第一,建议渔业部门和海事部门合作,参照相关海事公约以及国内法(如《行政处罚法》《安全生产法》《行政许可法》《中华人民共和国行政复议法》和《中华人民共和国海洋环境保护法》等),推动尽早修改《海上交通安全法》。这部1983年通过的法律不但与海事国际公约的要求存在差距,也与目前中国行政法的整体发展水平相距甚远。同时,也应尽早启动《中华人民共和国渔业法》(简称《渔业法》)的修改程序,与有关的国际法、国内法保持协调。

★ ★ ★

=== 任务目标 ===
根据这段关于修法建议的摘录，《海上交通安全法》是哪一年通过的？

★ ★ ★

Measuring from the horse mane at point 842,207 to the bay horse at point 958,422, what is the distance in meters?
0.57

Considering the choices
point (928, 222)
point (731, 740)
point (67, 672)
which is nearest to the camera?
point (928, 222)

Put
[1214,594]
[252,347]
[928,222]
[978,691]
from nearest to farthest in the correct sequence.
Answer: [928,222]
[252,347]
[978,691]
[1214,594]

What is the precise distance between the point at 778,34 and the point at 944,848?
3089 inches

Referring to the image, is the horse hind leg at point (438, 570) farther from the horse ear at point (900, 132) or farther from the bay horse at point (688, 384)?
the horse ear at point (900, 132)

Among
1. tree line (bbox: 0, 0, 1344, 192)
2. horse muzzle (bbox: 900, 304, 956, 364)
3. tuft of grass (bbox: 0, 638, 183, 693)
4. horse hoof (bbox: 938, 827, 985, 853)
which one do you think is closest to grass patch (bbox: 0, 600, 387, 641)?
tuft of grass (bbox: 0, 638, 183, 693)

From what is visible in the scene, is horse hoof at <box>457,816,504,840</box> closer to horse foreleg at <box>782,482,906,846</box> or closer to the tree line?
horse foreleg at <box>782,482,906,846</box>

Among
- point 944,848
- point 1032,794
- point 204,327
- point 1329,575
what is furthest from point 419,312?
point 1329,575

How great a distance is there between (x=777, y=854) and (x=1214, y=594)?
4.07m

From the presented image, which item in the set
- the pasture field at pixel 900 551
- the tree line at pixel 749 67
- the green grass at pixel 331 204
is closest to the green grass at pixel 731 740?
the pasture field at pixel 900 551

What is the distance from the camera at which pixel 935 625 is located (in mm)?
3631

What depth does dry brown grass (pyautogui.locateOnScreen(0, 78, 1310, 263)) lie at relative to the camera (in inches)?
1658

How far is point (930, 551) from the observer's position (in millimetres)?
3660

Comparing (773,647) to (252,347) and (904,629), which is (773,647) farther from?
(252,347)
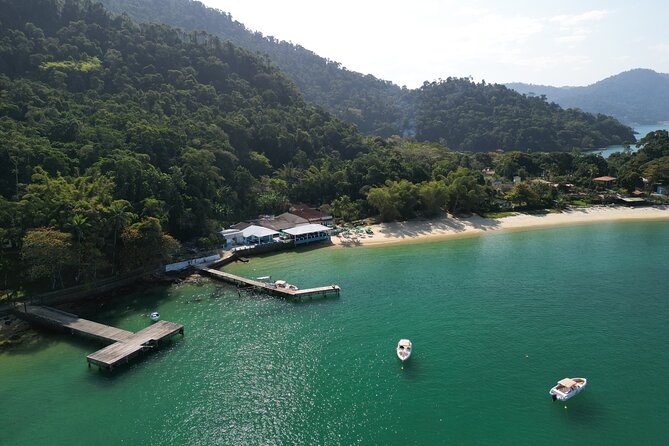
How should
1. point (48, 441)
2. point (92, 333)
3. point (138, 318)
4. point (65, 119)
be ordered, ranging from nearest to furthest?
point (48, 441), point (92, 333), point (138, 318), point (65, 119)

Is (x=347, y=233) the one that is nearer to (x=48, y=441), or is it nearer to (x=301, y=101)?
(x=48, y=441)

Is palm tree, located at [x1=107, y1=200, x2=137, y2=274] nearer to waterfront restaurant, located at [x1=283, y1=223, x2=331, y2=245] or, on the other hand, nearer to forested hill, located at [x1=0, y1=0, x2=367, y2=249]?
forested hill, located at [x1=0, y1=0, x2=367, y2=249]

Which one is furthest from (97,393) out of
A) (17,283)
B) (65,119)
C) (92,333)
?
(65,119)

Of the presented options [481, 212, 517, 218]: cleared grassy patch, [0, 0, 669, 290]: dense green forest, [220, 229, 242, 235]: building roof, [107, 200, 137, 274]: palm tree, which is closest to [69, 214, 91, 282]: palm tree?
[0, 0, 669, 290]: dense green forest

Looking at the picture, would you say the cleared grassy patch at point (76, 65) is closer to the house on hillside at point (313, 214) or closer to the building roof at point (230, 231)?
the building roof at point (230, 231)

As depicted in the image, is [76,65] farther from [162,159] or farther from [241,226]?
[241,226]

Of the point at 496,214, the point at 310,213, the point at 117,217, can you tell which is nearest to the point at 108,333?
the point at 117,217
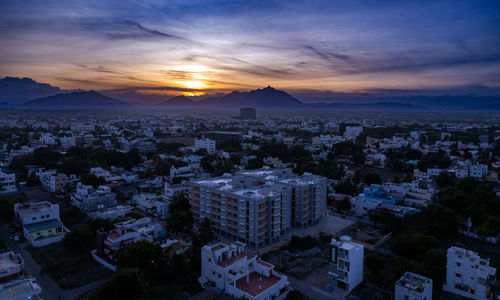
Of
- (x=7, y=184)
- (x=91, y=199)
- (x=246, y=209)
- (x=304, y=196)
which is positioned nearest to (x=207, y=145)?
(x=7, y=184)

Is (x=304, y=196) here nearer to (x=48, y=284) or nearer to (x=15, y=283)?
(x=48, y=284)

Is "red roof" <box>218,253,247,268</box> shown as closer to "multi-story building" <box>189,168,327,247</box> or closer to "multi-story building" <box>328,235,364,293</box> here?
"multi-story building" <box>189,168,327,247</box>

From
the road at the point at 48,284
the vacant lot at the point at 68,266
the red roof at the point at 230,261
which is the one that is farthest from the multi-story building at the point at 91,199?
the red roof at the point at 230,261

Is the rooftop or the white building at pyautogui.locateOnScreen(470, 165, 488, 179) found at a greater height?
the white building at pyautogui.locateOnScreen(470, 165, 488, 179)

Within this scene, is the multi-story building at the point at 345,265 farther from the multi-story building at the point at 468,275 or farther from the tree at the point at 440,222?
the tree at the point at 440,222

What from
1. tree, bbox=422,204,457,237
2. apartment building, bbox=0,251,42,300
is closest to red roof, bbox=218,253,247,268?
apartment building, bbox=0,251,42,300
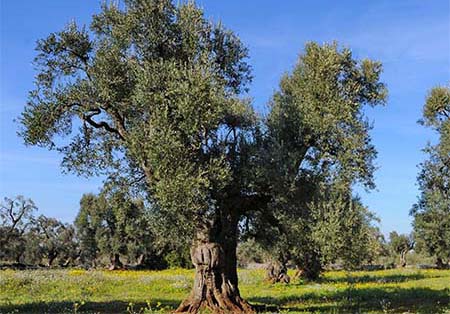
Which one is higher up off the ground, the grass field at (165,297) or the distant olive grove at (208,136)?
the distant olive grove at (208,136)

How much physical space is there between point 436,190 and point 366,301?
28371 millimetres

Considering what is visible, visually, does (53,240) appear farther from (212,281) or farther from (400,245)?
(212,281)

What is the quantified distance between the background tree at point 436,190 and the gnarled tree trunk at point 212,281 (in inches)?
1271

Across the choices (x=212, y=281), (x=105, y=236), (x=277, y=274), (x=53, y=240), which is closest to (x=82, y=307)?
(x=212, y=281)

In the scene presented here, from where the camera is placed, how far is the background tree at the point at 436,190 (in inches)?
1777

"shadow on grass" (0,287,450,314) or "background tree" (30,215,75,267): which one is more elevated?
"background tree" (30,215,75,267)

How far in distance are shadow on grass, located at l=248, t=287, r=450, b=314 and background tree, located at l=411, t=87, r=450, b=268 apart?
21.0 m

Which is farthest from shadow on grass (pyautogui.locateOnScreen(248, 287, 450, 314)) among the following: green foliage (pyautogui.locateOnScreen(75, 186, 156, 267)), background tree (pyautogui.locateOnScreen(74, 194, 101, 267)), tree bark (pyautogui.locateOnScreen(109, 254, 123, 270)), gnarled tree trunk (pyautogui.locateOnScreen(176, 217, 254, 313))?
background tree (pyautogui.locateOnScreen(74, 194, 101, 267))

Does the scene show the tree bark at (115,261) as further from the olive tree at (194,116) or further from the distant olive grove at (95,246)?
the olive tree at (194,116)

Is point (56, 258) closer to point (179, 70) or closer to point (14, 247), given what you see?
point (14, 247)

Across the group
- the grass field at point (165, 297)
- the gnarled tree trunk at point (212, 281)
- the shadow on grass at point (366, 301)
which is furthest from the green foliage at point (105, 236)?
the gnarled tree trunk at point (212, 281)

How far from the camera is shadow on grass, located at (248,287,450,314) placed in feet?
67.9

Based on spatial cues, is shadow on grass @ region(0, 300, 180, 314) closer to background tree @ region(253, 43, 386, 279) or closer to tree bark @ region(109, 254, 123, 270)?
background tree @ region(253, 43, 386, 279)

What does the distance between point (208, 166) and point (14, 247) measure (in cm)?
6837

★ ★ ★

=== 参考答案 ===
1983年。